Frankenmerges are actually kind of great...

For the past few months I've been working on a quiet little project on the weekends, whenever I can scrounge up time, and part of that project involves looking for the best models of each domain.

Of course, there are some great coding, medical, math, etc finetunes, but one thing that local models REALLY struggle with is context understanding.
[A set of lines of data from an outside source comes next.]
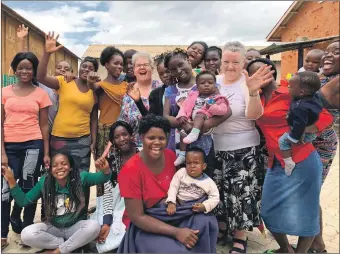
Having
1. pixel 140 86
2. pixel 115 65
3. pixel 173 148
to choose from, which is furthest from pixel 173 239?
pixel 115 65

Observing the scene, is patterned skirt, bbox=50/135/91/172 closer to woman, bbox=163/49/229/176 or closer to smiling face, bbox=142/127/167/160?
woman, bbox=163/49/229/176

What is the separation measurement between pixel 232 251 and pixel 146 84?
189cm

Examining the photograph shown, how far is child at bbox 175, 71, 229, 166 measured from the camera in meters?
2.95

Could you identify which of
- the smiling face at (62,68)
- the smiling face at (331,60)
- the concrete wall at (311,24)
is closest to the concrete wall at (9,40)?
the concrete wall at (311,24)

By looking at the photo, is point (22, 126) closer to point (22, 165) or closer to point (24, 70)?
point (22, 165)

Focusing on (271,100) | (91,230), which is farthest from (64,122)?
(271,100)

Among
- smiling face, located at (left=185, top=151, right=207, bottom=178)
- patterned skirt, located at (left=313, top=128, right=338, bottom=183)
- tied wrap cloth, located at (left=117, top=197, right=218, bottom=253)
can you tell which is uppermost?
patterned skirt, located at (left=313, top=128, right=338, bottom=183)

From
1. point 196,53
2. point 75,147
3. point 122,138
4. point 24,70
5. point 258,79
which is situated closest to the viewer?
point 258,79

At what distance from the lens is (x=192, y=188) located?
9.14 ft

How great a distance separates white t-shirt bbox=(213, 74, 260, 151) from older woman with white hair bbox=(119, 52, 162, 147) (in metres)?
0.82

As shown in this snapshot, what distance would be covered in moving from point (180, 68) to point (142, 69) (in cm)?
A: 56

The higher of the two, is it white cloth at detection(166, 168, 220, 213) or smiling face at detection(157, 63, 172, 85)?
smiling face at detection(157, 63, 172, 85)

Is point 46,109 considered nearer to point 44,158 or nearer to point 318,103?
point 44,158

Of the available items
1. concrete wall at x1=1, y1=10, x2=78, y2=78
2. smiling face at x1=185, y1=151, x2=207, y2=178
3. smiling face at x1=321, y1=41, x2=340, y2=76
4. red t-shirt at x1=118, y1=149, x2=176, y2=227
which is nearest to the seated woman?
red t-shirt at x1=118, y1=149, x2=176, y2=227
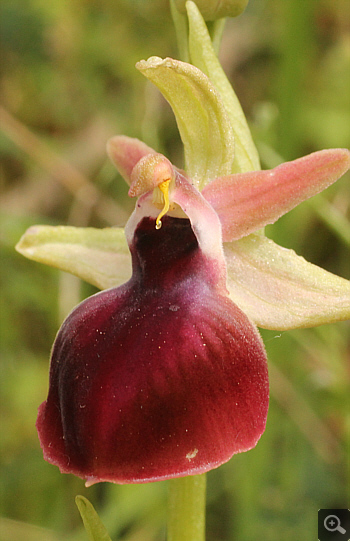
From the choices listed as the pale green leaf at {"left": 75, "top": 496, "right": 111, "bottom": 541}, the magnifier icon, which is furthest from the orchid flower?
the magnifier icon

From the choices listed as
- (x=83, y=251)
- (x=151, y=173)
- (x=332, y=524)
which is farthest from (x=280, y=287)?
(x=332, y=524)

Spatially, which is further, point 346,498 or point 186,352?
point 346,498

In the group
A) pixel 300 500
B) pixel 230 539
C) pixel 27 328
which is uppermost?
pixel 27 328

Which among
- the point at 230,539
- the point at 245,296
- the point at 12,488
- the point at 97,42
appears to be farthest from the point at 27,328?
the point at 245,296

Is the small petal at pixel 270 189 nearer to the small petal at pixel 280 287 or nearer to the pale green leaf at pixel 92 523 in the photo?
the small petal at pixel 280 287

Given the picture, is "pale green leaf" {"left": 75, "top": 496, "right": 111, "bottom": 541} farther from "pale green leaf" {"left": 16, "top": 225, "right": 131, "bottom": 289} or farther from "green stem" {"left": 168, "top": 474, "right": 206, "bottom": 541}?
"pale green leaf" {"left": 16, "top": 225, "right": 131, "bottom": 289}

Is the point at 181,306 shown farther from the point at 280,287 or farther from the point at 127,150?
the point at 127,150

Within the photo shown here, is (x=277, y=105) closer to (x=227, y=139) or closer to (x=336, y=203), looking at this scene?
(x=336, y=203)
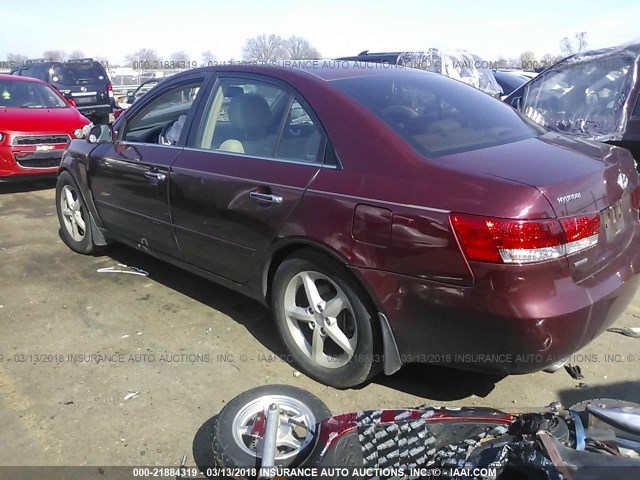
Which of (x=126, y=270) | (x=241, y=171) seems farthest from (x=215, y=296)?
(x=241, y=171)

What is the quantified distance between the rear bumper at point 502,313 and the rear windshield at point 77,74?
15.0 m

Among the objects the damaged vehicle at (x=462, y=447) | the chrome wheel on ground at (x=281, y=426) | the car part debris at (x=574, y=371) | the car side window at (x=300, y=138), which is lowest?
the car part debris at (x=574, y=371)

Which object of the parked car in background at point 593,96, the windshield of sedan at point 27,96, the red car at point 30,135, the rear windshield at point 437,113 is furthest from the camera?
the windshield of sedan at point 27,96

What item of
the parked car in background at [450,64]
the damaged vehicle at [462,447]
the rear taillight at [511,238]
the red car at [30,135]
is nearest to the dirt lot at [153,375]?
the damaged vehicle at [462,447]

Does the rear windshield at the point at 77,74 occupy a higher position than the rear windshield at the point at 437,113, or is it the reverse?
the rear windshield at the point at 437,113

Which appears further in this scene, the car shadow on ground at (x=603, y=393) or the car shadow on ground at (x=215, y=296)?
the car shadow on ground at (x=215, y=296)

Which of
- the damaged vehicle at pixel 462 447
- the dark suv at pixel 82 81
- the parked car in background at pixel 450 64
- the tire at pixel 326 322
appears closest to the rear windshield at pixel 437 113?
the tire at pixel 326 322

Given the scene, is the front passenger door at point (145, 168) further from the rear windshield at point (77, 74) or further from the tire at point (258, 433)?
the rear windshield at point (77, 74)

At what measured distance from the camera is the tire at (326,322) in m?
2.71

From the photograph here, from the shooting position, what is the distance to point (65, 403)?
2.93m

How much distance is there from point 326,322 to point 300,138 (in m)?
0.97

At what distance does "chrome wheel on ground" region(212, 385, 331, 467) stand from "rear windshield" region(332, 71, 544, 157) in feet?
4.12

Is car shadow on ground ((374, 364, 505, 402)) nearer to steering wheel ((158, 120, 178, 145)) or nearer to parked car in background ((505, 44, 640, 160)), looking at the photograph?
steering wheel ((158, 120, 178, 145))

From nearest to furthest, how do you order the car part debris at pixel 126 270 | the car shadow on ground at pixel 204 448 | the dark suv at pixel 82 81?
the car shadow on ground at pixel 204 448 → the car part debris at pixel 126 270 → the dark suv at pixel 82 81
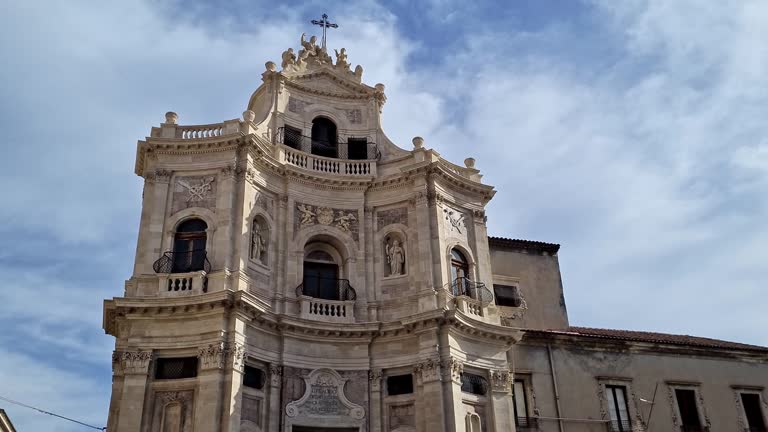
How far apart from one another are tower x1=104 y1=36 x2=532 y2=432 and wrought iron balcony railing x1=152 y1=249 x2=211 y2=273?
2.0 inches

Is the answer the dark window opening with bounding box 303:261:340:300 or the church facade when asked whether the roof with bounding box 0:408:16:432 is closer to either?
the church facade

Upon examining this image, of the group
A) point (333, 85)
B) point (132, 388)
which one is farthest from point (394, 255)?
point (132, 388)

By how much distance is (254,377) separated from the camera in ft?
81.5

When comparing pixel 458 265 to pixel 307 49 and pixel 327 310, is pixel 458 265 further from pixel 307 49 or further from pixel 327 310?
pixel 307 49

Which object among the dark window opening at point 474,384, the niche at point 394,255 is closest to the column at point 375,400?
the dark window opening at point 474,384

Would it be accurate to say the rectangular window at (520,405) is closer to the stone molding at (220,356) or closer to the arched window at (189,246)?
the stone molding at (220,356)

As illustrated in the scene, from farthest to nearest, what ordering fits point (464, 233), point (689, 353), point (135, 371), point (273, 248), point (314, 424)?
1. point (689, 353)
2. point (464, 233)
3. point (273, 248)
4. point (314, 424)
5. point (135, 371)

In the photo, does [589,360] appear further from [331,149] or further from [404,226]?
[331,149]

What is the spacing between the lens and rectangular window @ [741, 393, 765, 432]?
31.9m

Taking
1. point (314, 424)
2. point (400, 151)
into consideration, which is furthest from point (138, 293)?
point (400, 151)

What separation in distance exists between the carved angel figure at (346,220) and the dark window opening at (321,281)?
59.3 inches

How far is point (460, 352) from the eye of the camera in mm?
26078

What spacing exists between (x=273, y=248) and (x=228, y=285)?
3360 mm

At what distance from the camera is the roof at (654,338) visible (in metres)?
31.1
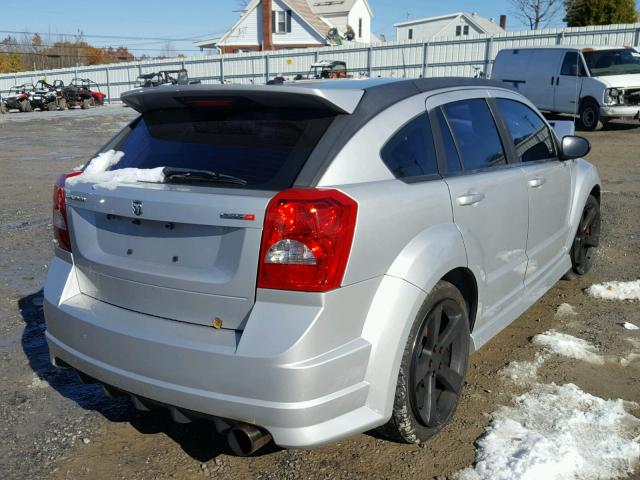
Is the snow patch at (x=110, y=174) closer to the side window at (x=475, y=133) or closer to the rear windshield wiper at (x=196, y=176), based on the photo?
the rear windshield wiper at (x=196, y=176)

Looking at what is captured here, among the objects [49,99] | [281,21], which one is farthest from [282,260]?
[281,21]

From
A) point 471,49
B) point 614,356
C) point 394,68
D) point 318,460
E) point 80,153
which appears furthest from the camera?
point 394,68

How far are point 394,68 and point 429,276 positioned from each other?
28.0 metres

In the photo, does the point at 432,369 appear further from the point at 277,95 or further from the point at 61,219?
the point at 61,219

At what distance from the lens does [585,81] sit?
16688 millimetres

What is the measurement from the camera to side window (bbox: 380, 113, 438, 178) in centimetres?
288

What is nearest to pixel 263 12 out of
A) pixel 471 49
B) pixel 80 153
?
pixel 471 49

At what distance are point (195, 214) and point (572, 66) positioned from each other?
55.4 feet

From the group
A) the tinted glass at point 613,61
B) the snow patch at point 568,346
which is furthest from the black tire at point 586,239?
the tinted glass at point 613,61

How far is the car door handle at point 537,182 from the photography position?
13.0ft

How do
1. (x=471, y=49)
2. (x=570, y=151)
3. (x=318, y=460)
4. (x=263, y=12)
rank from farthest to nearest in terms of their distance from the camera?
1. (x=263, y=12)
2. (x=471, y=49)
3. (x=570, y=151)
4. (x=318, y=460)

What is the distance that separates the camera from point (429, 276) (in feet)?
9.20

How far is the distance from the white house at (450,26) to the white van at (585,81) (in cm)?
3796

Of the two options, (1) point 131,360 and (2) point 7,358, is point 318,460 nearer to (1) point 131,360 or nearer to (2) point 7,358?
(1) point 131,360
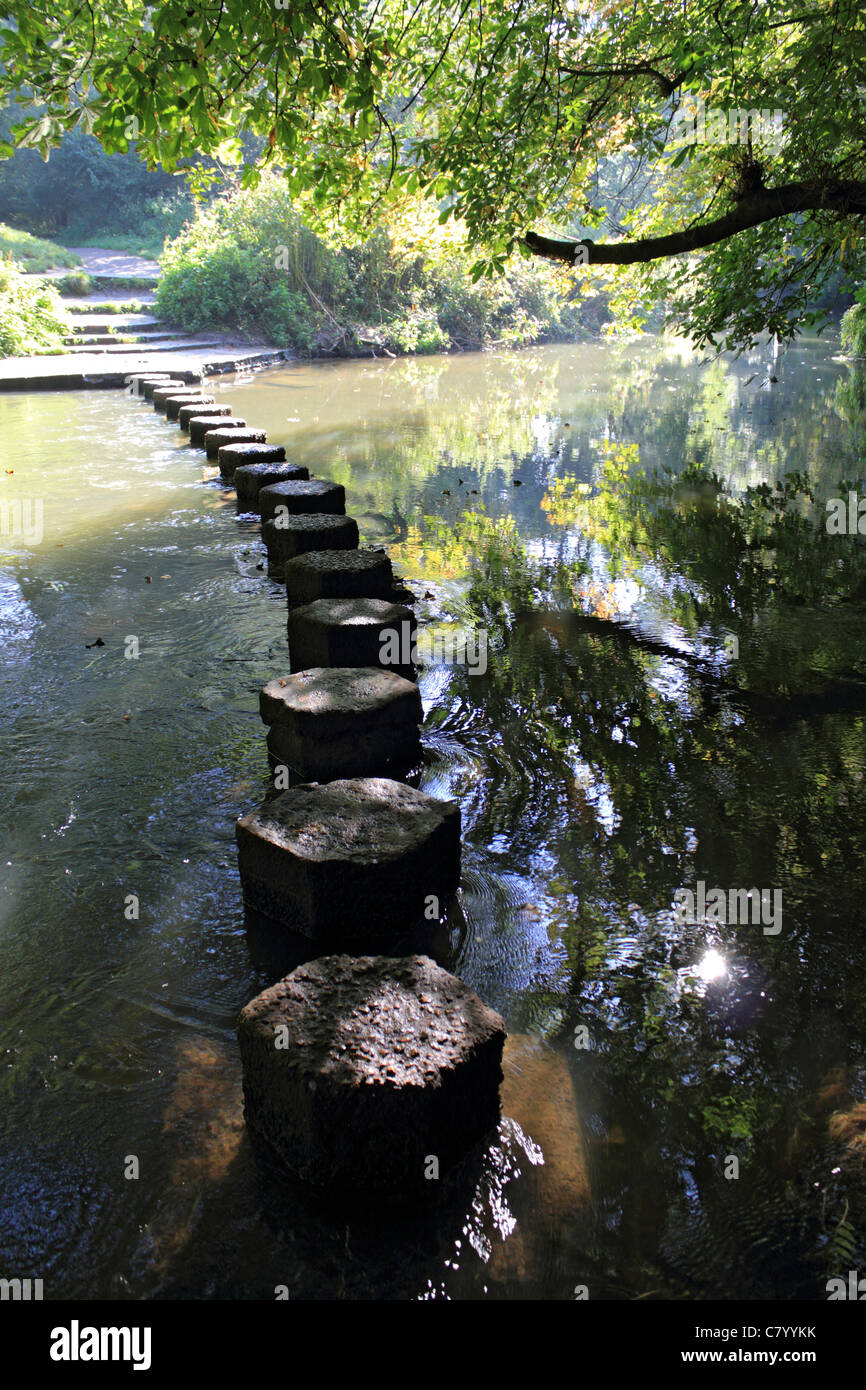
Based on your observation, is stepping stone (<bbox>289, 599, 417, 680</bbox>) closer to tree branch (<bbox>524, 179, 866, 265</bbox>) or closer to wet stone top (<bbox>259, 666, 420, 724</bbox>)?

Reading the between the lines.

What I need is essentially to find a model that actually understands what I'm saying when I give a request. If I ask to help me work on a task, I don't want the LLM tripping all over itself trying to understand some of my implied speech, and come up with the wrong requirements all-together. Unfortunately, most of the coding models aren't exactly a chatty bunch, so they are the worst about that.

Well, interestingly enough, the roleplayers appear to have solved this problem by throwing MORE model at the problem lol

Enter Frankenmerges: smooshing the same model, or multiple models, together like play-dough to see what you get. Jam two 70bs together and somehow get a 120b; the model loses some level of coherence in terms of its raw knowledge and problem solving ability, but what it gets in terms of general understanding? WAY better. It's ability to actually figure out what you're saying when you ask for something is amazing.

Goliath-120b is so far the best for sure. Miqu-1-120b is also really solid. I tried some others, like Miquliz-120b, that one didn't really work too well.

I wonder if it's the extra layers? Maybe more layers == better comprehension?